All of the RTX 30 cards float around 30 GB/s of memory bandwidth for every TFLOP of performance. So in order to perform in the same ballpark as an RTX 30 card, the GPU needs that much bandwidth.
In a console, the CPU and the GPU share a memory bus, unlike PCs. This has performance advantages, but means you will need extra bandwidth for the CPU. CPU performance will need to keep up with GPU performance, generally, so a 20% premium is a good estimate.
That's the origin of the 3 TFLOP limit. 30 GB/s * 3 TFLOPS * 1.2 = 108GB/s, just a touch higher than the 102 GB/s that would be the max for LPDDR5.
There are some caveats.
First, obviously, not all RTX 30 cards go as high as 30GB/s/TFLOP. The highest end (RTX 3090 Ti) and the lowest end (RTX 3050) both hit 25 GB/s. That may seem unintuitive, but think of it this way. The highest end card is about pushing as much performance as possible. Extra TFLOPS past the bandwidth limit aren't
useless they're just
less useful. The 3090 Ti is a waste of electricity and money, delivering only marginal improvements for it's huge cost premium, but it's a card targeted at the "fuck it, I don't care, card go brrr" market.

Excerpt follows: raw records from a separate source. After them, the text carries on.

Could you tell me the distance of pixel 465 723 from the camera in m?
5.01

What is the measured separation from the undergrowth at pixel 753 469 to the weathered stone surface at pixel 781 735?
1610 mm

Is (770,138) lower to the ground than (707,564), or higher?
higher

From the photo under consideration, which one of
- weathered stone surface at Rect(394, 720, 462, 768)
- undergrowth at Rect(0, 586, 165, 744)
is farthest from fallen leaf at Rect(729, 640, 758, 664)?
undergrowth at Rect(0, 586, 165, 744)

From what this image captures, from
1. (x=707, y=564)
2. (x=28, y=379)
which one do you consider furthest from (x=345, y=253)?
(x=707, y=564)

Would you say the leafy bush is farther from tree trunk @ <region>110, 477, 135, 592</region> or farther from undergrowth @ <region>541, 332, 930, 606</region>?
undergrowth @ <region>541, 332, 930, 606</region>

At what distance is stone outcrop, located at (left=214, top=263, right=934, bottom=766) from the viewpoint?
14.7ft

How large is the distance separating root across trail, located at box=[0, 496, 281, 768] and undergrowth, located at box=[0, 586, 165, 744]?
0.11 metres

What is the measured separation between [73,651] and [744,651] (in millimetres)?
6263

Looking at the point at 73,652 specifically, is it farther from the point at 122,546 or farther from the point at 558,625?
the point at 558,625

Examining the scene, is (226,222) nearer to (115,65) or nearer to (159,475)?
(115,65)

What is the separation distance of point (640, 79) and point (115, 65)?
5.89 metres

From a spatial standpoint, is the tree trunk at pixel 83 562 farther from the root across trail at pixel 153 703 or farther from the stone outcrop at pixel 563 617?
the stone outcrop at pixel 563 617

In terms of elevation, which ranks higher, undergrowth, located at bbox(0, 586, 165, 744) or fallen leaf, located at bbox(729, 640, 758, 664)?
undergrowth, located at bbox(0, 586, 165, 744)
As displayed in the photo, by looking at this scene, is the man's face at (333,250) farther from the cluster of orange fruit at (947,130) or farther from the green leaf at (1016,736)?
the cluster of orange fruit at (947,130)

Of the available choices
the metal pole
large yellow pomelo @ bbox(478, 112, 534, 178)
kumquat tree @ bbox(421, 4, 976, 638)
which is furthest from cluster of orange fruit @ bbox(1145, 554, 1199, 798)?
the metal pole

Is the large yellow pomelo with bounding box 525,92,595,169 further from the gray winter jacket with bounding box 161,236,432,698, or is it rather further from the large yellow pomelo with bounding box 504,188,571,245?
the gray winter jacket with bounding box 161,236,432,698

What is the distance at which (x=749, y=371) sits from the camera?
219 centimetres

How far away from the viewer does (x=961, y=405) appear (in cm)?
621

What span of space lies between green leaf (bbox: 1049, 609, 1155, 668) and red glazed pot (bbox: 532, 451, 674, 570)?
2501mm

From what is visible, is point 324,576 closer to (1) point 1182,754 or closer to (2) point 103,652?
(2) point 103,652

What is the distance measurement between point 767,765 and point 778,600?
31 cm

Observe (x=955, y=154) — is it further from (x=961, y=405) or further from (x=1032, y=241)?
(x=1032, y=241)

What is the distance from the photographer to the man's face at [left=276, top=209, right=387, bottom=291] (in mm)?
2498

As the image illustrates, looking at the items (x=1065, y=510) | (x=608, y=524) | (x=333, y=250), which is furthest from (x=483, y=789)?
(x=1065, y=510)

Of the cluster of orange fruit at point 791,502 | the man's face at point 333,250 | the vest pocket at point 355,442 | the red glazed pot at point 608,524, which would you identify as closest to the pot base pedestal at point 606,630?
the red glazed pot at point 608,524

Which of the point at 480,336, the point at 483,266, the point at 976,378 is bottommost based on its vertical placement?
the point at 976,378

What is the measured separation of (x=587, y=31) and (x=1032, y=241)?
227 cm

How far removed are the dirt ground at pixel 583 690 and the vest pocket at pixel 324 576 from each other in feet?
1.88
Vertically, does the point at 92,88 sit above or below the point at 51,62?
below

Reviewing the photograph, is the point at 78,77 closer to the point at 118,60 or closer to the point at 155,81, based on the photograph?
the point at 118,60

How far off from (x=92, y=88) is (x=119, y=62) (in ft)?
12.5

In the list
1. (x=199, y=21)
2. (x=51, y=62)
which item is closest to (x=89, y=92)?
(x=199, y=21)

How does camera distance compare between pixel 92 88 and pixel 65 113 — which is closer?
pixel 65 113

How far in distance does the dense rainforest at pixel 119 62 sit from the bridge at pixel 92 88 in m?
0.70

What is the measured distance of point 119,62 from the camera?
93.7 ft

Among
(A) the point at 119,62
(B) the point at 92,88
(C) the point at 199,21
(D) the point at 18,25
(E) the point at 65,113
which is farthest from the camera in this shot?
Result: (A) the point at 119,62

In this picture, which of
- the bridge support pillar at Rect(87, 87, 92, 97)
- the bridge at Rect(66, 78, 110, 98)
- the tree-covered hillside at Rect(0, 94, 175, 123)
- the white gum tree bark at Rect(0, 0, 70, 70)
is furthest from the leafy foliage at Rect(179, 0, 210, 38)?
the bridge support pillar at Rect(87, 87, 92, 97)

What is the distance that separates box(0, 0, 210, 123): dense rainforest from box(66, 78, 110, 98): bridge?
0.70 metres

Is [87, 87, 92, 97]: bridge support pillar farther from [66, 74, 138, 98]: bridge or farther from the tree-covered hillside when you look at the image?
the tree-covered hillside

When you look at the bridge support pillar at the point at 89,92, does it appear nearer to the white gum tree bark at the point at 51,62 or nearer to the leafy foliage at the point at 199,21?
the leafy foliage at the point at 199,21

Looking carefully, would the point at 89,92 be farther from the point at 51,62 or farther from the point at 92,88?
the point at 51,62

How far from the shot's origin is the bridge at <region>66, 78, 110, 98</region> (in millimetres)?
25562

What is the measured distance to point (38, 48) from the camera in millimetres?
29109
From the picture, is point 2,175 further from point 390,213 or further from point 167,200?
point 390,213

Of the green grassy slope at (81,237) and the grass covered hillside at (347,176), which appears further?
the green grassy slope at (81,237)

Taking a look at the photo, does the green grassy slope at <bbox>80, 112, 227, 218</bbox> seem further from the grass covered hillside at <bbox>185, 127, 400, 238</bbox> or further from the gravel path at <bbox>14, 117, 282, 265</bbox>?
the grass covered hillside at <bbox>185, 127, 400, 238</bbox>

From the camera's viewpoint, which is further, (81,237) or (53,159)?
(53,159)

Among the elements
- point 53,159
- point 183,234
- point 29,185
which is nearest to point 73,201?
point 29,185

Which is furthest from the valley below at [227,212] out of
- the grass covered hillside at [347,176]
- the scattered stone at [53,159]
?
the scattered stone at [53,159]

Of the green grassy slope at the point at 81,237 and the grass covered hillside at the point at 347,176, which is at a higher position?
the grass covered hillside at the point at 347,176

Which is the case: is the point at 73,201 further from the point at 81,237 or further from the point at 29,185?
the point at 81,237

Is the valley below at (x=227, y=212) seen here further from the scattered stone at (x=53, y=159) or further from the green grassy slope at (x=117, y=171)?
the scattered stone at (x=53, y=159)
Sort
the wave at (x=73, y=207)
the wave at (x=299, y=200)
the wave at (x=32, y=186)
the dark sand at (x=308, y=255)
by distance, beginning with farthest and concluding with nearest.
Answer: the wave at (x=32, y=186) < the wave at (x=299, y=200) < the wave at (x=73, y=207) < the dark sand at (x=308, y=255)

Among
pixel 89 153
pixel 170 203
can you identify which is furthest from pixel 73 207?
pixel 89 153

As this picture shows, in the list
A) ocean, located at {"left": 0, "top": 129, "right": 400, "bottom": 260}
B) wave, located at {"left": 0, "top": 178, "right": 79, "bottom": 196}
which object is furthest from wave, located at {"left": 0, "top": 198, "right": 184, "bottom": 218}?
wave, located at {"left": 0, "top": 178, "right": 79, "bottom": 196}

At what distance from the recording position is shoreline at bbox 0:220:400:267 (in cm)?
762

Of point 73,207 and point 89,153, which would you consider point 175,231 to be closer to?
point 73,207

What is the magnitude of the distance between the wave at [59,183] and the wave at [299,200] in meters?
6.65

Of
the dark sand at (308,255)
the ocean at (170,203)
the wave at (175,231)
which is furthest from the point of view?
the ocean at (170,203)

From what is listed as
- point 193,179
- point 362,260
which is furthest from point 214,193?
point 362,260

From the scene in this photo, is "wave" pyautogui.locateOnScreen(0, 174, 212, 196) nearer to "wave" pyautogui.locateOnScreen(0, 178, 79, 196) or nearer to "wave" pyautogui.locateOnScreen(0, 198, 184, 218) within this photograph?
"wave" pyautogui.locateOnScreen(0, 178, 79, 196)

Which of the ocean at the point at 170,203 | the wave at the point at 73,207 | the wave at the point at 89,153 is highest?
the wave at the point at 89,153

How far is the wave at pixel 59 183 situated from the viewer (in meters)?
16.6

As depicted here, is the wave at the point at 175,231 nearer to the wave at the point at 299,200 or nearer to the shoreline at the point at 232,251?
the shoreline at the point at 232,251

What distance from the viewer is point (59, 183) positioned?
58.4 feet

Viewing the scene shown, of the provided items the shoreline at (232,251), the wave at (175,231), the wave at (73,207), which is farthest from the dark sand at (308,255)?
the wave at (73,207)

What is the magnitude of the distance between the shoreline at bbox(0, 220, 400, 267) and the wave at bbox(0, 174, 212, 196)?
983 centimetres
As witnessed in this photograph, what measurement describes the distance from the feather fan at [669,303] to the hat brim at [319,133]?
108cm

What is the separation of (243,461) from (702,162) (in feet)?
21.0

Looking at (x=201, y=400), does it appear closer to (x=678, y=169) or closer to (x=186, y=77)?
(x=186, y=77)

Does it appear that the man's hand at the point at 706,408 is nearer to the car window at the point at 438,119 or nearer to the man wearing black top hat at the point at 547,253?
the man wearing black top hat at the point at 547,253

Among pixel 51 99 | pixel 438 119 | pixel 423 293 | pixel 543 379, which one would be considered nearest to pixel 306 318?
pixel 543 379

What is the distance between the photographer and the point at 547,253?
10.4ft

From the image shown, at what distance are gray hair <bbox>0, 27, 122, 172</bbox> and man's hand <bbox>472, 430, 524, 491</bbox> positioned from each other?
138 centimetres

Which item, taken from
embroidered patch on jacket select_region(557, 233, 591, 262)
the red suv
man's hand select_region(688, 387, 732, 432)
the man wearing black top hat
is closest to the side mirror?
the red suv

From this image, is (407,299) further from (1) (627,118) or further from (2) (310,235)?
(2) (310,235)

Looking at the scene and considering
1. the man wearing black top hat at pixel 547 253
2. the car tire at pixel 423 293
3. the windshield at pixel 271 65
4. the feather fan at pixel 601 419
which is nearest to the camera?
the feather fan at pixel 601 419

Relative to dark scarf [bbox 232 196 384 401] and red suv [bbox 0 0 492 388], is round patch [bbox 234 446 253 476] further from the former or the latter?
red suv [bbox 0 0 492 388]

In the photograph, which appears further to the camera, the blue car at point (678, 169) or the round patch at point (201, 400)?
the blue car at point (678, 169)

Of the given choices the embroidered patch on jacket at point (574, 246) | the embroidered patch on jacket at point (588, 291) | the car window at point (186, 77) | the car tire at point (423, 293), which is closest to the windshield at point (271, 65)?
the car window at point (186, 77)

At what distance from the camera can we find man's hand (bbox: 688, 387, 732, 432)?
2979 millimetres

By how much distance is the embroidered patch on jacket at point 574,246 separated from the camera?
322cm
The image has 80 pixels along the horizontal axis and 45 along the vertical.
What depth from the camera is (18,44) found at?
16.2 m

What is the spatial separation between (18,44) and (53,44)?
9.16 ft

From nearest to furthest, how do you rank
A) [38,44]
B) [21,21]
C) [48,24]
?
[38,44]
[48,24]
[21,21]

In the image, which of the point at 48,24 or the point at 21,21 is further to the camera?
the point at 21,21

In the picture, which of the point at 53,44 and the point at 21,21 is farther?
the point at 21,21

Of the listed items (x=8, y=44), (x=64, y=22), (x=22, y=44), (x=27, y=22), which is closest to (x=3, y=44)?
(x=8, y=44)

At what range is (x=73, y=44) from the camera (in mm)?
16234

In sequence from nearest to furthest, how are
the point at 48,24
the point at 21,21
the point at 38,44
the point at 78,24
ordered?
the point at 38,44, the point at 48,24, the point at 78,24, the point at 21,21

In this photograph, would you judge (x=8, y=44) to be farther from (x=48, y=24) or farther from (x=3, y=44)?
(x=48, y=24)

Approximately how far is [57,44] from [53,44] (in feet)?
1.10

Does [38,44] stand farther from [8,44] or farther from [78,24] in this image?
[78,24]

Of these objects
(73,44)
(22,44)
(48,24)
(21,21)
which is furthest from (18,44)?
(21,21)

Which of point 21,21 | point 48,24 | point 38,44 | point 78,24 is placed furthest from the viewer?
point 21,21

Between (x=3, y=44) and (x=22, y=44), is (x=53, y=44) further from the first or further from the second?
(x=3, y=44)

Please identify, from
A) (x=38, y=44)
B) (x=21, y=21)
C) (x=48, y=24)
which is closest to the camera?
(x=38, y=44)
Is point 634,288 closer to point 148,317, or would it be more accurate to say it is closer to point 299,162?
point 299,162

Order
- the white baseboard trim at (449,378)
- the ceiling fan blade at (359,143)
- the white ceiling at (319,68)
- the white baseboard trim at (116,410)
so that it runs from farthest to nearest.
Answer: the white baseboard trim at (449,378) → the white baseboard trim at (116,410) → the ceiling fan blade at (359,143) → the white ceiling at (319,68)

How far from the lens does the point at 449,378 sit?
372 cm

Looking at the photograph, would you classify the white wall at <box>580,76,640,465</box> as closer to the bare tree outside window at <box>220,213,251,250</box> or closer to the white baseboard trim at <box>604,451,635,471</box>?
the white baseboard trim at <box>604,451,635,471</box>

The low end card is sort of the same situation. More bandwidth costs money. The physical silicon is cut down till it hits the cost Nvidia wants, but pushing the GPU clock speed (and thus the TFLOPS) is basically free. So even if those TFLOPS aren't delivering as many frames/pixels as they should, they're still good performance for the $$$.
Nintendo is slightly more constrained. Electricity matters a lot more. Every little bit of electricity spent costs battery life. It also means a bigger heat sink, and a bigger fan, which increases the size and the cost of the device, makes it more expensive to ship, and perversely leaves less room for the battery.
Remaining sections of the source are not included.